To do:
[A] How would you render this sentence from the rotozoomer thread in Spanish: "Well, for a 386 this clearly works pretty well."
[B] Could you reproduce part of the rotozoomer thread word for word, beginning at the words "Well, for a" and stopping after "where it's smoother."?

Text:
-=-=-

[Question] Rotozoomer that will run on low specs
category: code [glöplog]
Quote:
I don't have comment up yet, but the main asm code was that, with a bit of unroll to win one reg and trying to use regs as much as possible, collecting sample in al and ah to write once for two pixels, using bp also as extra register.
If I understand correctly, when compiling, NASM will generate 160 repetitions of the block inside the "%rep" directive. So it’s more than just a "a bit of unroll" :)
Well, for a 386 this clearly works pretty well. It’s also possible that using "stosw" gives an advantage (compared to my code, where I use "mov" and "add", because on a 486 that’s faster).
Quote:
I was looking at the code of Second Reality where it's smoother.
As for the smoothness in the rotozoomer in Second Reality, it doesn’t really look smooth to me at high zoom levels. Seems like it’s still 8:8. I don’t really understand Psi’s code :)
Lots and lots of code can be removed and in the most extreme case reduced to only do 1 move per pixel -- oldtimers here will remember the 1995 ~ 1996 timeframe when one-movers were the latest tech for texture mapping, but in reality that technique dates back to 1990 ~ 1992 era via Syntax Terror by Delta Force and World of Commodore by Sanity
My suggestion is to stop with pen + paper or a white board and work out:
1. a way to decompose the UV of each pixel in terms of the UV contributed by the horizontal deltas and the UV contributed by the vertical deltas.
2. how a UV value corresponds to a memory address to read texture from
Once you can work out that and eliminate almost all of the per pixel code, you will be much better prepared to reach enlightment
My suggestion is to stop with pen + paper or a white board and work out:
1. a way to decompose the UV of each pixel in terms of the UV contributed by the horizontal deltas and the UV contributed by the vertical deltas.

-=-=-

Records supplied:
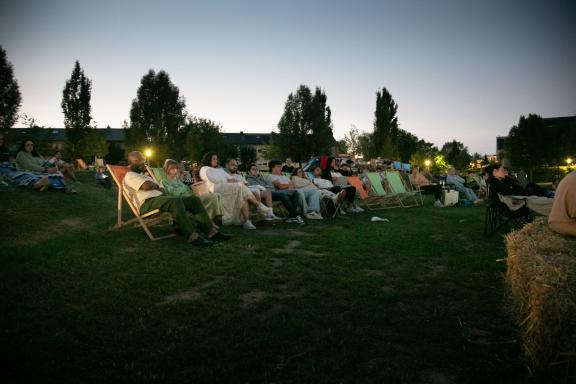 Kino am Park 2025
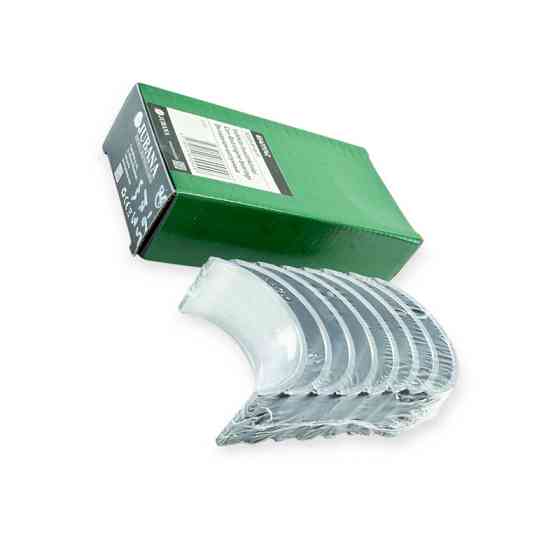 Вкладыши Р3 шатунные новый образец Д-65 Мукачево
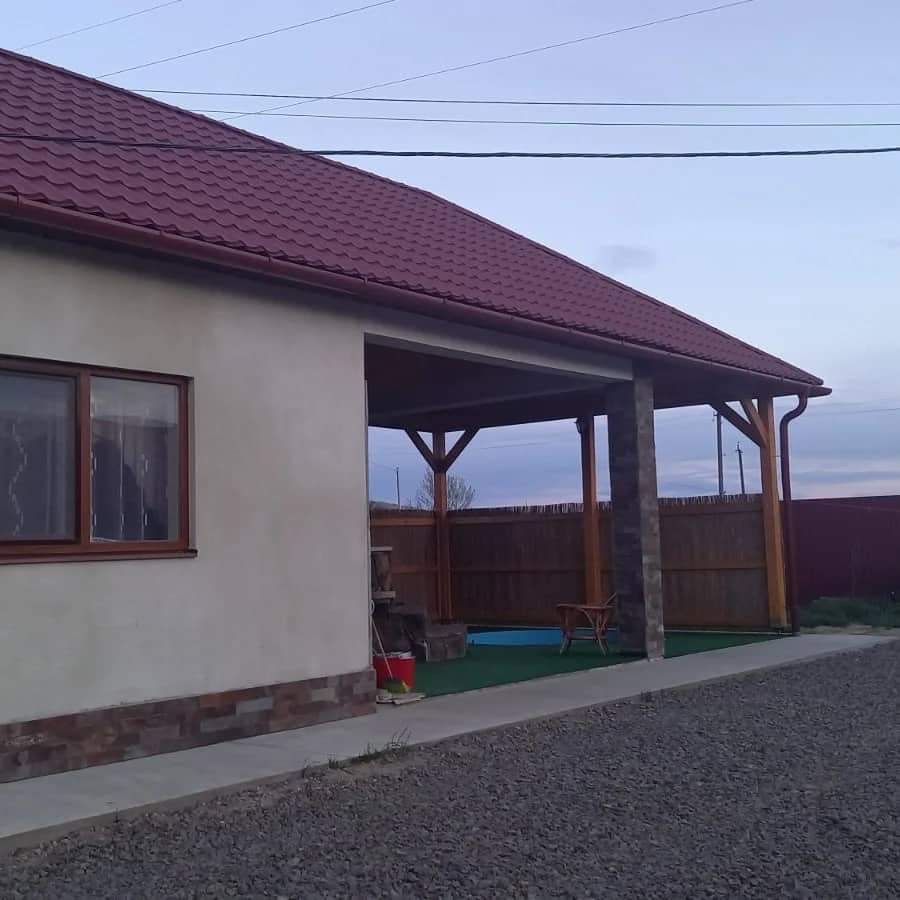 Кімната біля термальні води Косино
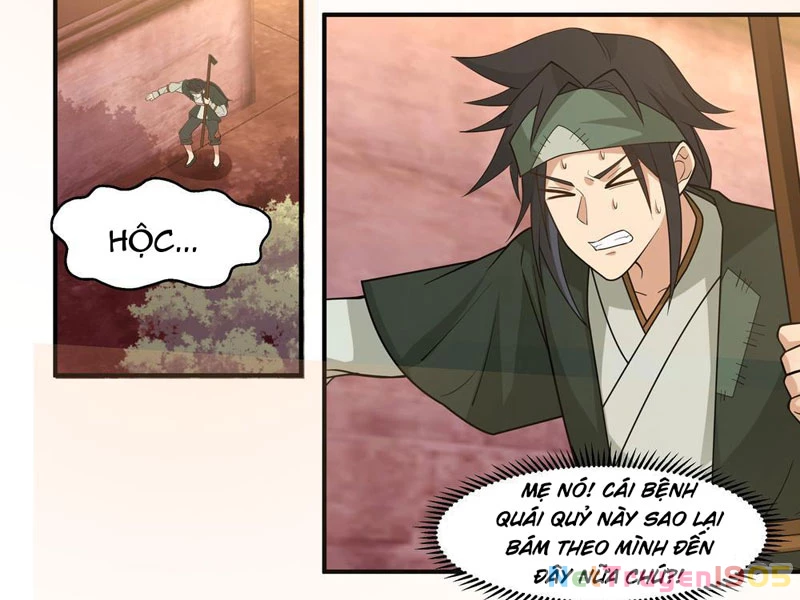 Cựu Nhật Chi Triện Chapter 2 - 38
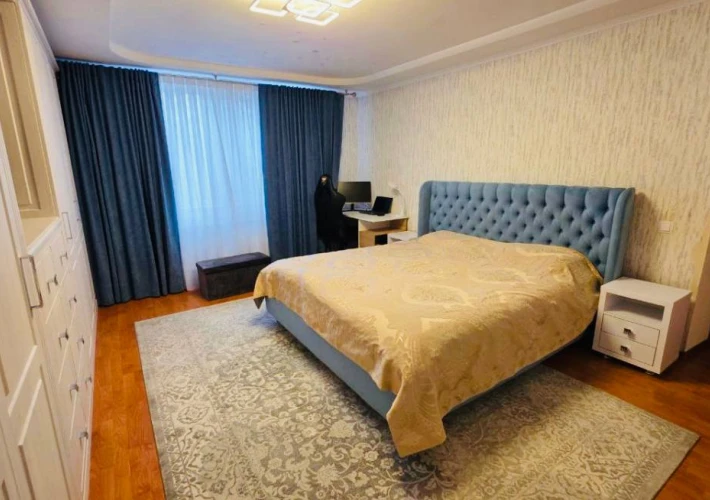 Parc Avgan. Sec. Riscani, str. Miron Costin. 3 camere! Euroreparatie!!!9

-=-=-

Task-by-task solutions:
[A] Bueno, para un 386 esto claramente funciona bastante bien.

[B]
Well, for a 386 this clearly works pretty well. It’s also possible that using "stosw" gives an advantage (compared to my code, where I use "mov" and "add", because on a 486 that’s faster).
Quote:
I was looking at the code of Second Reality where it's smoother.